Task brief: Starting from the line that contains "Captured in this", reproduce each line exactly through the end of the material, and include no other lines.
========================================================================
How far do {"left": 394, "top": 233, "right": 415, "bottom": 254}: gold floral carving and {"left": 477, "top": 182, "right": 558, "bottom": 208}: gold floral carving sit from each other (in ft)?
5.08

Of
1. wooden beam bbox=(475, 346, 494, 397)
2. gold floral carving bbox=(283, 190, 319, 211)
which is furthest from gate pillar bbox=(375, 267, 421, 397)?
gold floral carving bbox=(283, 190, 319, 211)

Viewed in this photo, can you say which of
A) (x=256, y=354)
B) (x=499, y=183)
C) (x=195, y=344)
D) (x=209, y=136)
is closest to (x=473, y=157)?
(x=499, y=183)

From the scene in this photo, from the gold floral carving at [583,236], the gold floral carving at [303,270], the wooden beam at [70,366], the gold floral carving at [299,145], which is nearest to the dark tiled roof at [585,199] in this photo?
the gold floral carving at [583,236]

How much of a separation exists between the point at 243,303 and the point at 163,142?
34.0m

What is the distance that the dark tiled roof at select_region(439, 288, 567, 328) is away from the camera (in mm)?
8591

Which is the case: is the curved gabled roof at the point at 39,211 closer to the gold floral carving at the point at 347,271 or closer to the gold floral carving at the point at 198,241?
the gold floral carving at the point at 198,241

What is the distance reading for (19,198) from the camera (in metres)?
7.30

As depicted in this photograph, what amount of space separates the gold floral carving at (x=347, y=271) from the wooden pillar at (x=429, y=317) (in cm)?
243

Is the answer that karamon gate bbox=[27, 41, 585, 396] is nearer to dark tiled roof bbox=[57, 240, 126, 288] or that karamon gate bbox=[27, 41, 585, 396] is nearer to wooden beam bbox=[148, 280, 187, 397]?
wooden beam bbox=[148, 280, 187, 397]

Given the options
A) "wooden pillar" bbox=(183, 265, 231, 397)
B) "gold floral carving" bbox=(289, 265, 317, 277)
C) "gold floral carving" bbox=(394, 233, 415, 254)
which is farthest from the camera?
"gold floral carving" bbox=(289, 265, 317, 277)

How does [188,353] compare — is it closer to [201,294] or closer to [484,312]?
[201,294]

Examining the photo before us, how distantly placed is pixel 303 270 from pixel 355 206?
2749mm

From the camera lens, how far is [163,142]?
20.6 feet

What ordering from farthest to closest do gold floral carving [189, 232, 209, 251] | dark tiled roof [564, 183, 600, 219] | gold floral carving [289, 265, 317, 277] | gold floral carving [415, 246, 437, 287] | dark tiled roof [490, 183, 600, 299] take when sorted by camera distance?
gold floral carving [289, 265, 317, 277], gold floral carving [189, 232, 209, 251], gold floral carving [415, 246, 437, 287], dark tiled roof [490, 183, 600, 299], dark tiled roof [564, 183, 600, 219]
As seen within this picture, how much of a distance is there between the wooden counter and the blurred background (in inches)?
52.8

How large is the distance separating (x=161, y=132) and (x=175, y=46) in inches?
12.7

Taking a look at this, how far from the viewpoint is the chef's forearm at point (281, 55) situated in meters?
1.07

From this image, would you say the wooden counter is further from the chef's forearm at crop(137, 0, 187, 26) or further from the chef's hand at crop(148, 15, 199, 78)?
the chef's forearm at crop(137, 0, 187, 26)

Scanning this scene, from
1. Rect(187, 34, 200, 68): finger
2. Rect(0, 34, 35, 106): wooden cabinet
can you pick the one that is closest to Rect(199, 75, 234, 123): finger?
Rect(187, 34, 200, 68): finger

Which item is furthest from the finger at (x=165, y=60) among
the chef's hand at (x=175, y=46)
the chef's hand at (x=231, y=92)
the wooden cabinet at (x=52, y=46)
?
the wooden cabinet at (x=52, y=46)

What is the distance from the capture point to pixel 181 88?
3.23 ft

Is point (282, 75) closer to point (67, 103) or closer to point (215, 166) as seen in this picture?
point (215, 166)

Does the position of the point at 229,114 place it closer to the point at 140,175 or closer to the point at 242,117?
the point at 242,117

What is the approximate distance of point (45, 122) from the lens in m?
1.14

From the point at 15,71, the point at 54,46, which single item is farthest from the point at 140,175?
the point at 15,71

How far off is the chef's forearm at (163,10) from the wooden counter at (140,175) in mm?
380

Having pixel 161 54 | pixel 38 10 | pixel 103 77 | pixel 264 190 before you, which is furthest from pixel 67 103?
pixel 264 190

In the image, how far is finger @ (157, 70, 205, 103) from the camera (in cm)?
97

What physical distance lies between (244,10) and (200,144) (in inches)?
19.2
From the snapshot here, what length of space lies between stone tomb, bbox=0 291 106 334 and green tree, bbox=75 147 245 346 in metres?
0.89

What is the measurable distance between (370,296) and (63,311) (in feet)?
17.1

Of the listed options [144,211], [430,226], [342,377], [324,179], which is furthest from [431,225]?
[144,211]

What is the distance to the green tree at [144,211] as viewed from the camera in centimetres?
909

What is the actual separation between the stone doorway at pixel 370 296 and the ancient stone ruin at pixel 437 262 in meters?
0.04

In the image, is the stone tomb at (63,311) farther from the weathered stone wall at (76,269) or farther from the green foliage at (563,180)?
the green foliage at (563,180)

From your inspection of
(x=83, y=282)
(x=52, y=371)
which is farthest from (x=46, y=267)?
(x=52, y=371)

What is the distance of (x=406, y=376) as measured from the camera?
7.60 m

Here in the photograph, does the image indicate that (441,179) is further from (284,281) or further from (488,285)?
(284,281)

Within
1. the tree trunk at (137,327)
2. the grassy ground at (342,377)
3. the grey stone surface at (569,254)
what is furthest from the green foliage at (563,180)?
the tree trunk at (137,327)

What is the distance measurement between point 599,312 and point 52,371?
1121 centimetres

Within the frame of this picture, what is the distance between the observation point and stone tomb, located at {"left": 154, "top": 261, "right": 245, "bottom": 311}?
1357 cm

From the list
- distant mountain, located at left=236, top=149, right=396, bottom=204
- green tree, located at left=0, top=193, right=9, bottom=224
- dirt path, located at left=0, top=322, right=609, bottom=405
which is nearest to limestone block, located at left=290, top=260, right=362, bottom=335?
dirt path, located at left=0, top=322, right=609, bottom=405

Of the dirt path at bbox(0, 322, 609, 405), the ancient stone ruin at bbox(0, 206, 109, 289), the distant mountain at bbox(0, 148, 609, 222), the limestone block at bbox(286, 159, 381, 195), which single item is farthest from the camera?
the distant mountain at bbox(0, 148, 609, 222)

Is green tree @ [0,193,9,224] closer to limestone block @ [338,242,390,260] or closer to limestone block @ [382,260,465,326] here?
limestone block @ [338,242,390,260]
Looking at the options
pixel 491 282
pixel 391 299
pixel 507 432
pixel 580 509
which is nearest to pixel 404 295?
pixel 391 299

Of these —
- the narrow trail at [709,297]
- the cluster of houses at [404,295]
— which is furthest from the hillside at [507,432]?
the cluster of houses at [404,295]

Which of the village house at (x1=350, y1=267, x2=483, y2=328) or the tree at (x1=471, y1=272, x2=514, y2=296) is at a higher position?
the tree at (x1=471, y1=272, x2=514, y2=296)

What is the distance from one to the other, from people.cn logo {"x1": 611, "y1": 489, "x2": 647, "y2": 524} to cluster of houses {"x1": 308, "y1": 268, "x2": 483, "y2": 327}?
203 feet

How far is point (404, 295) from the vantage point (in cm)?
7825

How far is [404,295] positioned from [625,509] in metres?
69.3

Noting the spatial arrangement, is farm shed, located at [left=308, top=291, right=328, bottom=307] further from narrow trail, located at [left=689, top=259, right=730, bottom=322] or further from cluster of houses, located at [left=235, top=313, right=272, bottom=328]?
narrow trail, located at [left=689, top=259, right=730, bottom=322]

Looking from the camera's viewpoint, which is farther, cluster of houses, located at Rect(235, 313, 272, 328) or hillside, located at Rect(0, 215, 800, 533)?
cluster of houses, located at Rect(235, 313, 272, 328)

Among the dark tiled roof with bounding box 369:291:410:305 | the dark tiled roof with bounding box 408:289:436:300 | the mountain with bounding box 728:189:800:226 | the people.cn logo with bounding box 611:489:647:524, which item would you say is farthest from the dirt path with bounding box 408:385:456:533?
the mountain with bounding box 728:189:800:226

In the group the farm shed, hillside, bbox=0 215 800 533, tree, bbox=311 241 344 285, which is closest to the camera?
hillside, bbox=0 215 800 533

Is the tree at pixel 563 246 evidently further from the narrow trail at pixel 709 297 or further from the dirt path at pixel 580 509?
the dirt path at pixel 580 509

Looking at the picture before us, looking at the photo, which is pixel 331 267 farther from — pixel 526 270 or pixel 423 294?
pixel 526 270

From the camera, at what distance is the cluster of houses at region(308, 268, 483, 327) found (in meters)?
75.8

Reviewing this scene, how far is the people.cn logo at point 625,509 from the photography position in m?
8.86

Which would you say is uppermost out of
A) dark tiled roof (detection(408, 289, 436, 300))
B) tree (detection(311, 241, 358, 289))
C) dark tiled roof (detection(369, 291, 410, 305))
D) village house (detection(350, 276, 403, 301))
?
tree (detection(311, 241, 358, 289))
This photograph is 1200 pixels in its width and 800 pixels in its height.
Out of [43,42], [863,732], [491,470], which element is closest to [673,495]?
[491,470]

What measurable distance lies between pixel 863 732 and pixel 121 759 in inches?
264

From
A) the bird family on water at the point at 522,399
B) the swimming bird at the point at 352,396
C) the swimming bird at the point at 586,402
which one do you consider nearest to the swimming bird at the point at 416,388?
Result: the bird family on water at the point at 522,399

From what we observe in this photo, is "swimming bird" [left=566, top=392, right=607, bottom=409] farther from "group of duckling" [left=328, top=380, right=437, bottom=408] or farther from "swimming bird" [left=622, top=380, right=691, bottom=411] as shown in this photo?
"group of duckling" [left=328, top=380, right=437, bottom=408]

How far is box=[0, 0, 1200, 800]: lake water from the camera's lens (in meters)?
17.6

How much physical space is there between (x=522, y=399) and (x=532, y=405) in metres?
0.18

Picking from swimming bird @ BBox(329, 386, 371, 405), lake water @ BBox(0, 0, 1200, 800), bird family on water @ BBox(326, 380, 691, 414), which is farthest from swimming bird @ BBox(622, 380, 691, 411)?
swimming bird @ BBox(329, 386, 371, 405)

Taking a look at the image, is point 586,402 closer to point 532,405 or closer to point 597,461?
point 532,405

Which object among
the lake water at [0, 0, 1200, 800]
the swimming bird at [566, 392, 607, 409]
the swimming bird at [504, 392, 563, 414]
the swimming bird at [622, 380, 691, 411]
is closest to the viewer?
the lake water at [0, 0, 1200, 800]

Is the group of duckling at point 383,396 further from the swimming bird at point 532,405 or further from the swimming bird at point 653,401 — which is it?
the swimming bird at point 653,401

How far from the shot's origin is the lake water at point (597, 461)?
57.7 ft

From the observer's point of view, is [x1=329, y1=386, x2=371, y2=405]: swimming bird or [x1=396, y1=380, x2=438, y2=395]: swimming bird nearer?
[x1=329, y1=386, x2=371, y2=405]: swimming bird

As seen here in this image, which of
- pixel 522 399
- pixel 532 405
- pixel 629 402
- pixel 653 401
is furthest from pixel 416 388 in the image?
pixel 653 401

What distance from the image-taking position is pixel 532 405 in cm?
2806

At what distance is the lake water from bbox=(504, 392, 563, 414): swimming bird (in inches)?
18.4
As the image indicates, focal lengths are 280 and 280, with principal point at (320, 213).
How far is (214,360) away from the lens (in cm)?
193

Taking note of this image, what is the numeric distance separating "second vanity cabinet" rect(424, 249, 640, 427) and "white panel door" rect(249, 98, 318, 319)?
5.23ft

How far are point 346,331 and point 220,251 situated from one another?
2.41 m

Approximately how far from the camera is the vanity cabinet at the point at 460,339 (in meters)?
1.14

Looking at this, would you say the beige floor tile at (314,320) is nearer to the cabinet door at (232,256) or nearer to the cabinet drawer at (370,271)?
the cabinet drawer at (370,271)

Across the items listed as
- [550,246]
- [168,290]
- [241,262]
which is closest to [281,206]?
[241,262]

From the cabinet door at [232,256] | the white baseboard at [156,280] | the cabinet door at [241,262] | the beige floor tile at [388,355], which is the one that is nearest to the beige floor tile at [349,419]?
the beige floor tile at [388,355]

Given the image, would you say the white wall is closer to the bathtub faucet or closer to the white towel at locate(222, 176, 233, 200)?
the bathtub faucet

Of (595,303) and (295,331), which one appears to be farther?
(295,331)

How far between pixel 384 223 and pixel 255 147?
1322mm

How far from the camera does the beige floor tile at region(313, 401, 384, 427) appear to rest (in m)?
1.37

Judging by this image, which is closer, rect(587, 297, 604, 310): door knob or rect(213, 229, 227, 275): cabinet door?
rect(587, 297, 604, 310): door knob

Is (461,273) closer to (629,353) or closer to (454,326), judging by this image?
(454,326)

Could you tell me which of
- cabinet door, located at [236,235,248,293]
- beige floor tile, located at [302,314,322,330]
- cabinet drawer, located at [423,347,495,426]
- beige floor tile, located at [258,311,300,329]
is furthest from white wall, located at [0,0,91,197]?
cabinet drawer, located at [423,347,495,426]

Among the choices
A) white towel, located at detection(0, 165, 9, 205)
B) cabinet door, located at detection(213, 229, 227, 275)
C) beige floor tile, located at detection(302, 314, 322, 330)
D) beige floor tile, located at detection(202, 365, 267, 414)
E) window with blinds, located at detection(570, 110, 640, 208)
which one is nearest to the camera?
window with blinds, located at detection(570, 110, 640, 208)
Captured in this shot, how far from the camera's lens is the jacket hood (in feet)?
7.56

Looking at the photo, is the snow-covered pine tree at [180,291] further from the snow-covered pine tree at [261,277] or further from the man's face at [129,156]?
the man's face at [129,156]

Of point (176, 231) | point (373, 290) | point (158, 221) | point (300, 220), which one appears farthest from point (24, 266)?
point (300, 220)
========================================================================
Response below:
Captured in this shot, how far from the camera's lens is the jacket hood (in feet)?
7.56

Looking at the photo, is the snow-covered pine tree at [180,291] further from the snow-covered pine tree at [261,277] or further from the man's face at [129,156]?
the man's face at [129,156]

Of point (176, 231) | point (373, 290) | point (158, 221) | point (300, 220), which one appears farthest from point (24, 266)?
point (300, 220)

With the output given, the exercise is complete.